** BEGIN Supplied data **

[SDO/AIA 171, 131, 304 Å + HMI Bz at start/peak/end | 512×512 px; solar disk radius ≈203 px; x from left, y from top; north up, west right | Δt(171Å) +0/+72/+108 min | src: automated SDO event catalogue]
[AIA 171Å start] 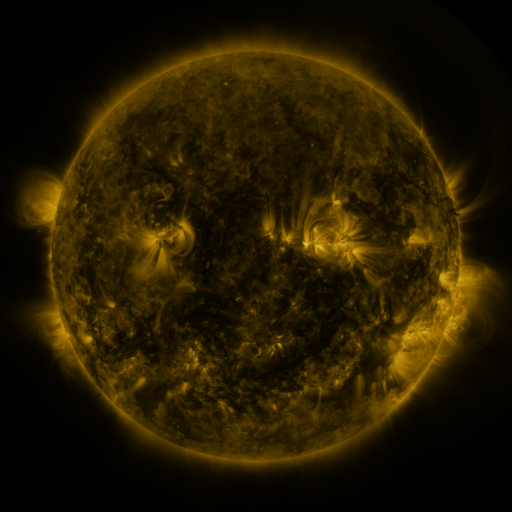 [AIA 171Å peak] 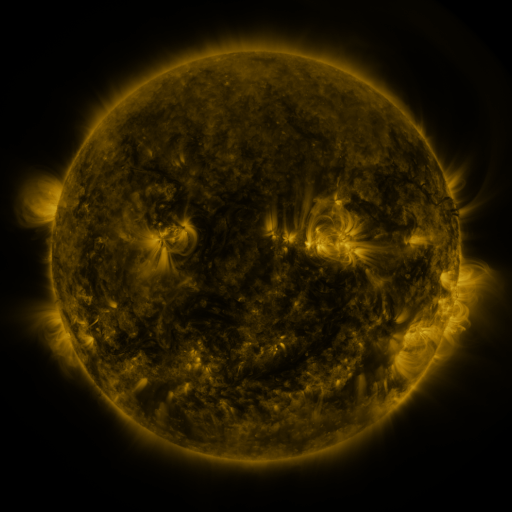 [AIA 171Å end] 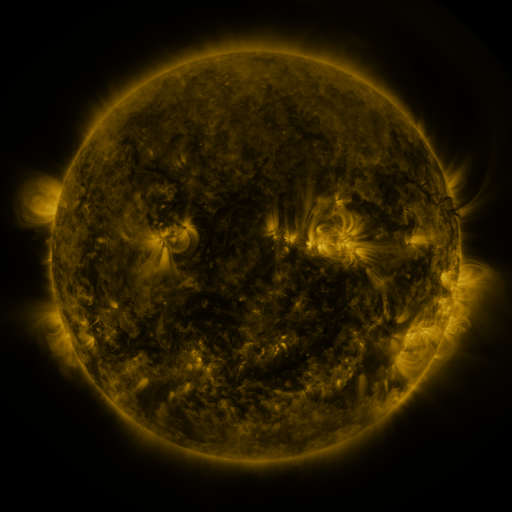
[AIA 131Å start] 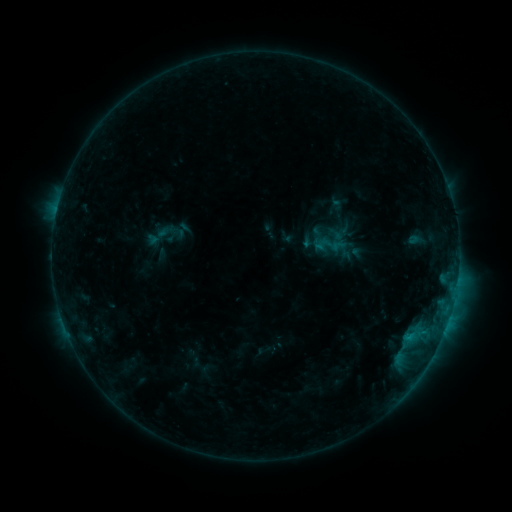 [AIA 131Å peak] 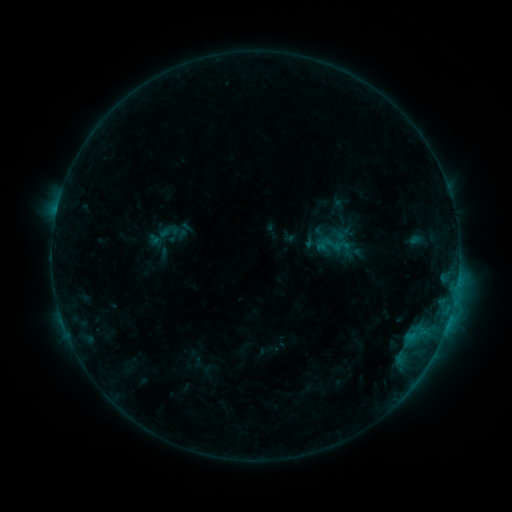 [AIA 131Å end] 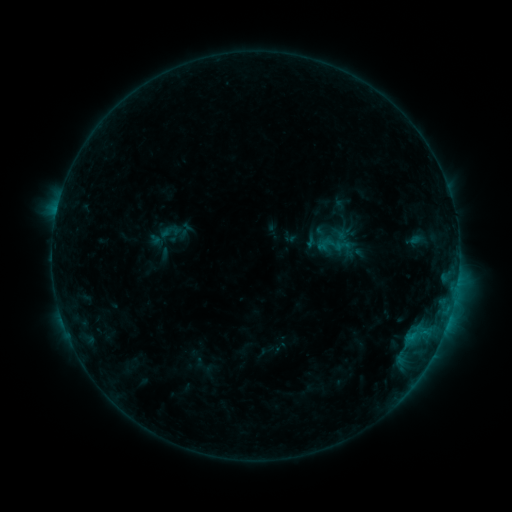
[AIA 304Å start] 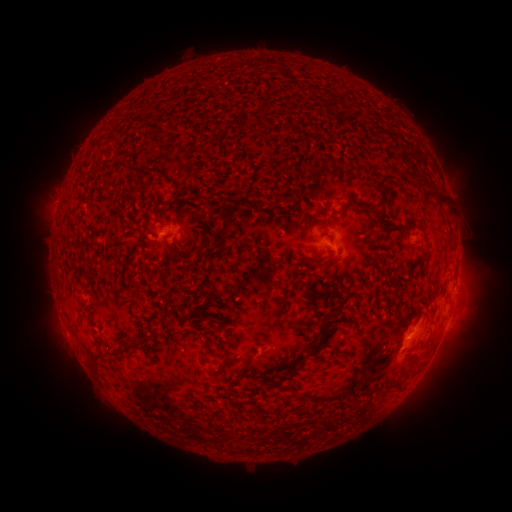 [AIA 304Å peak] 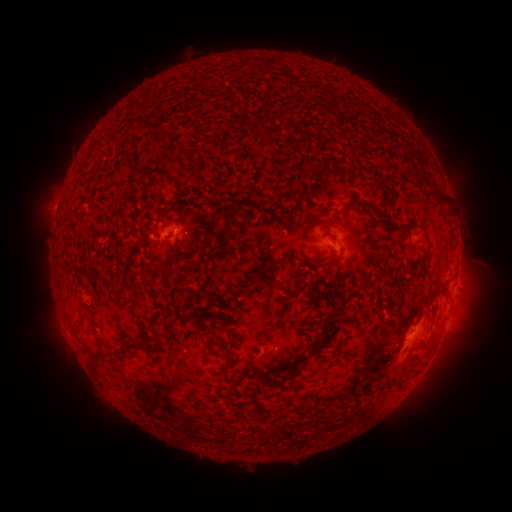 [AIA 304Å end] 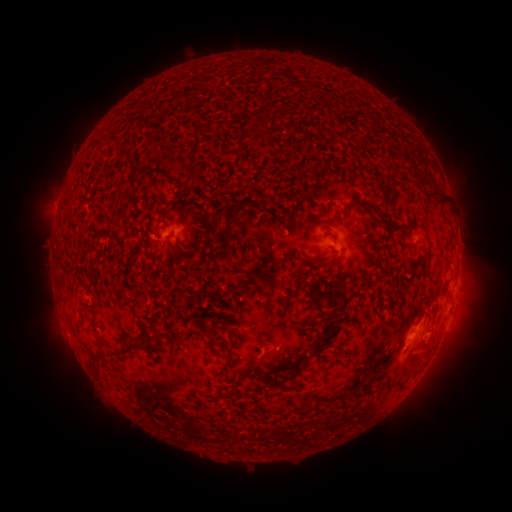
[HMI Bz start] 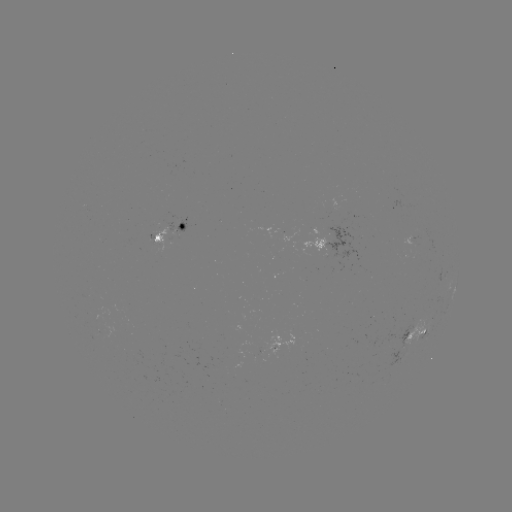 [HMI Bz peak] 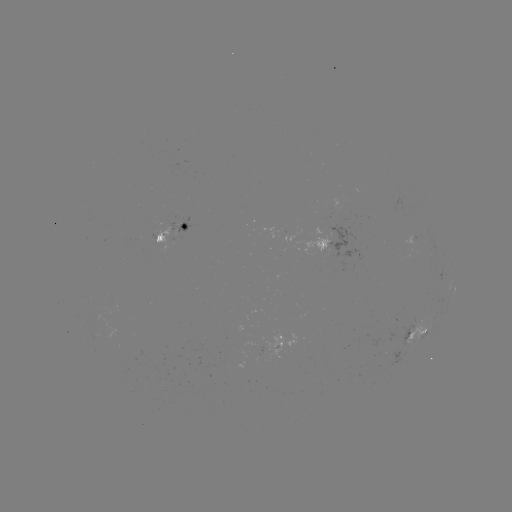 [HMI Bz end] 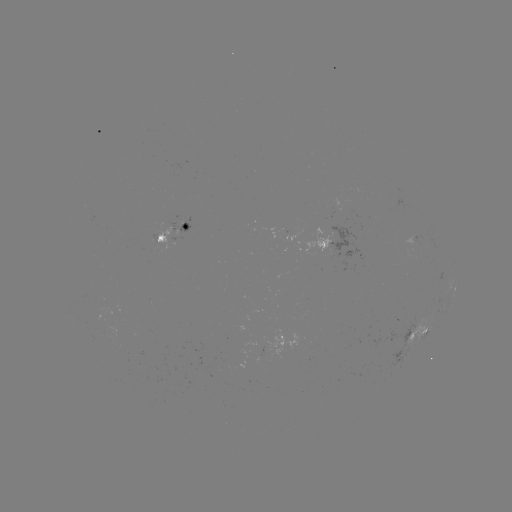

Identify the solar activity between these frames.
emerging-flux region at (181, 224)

** END Supplied data **

_Direction_
List every line of the data above that contains the word "solar".

_Reply_
[SDO/AIA 171, 131, 304 Å + HMI Bz at start/peak/end | 512×512 px; solar disk radius ≈203 px; x from left, y from top; north up, west right | Δt(171Å) +0/+72/+108 min | src: automated SDO event catalogue]
Identify the solar activity between these frames.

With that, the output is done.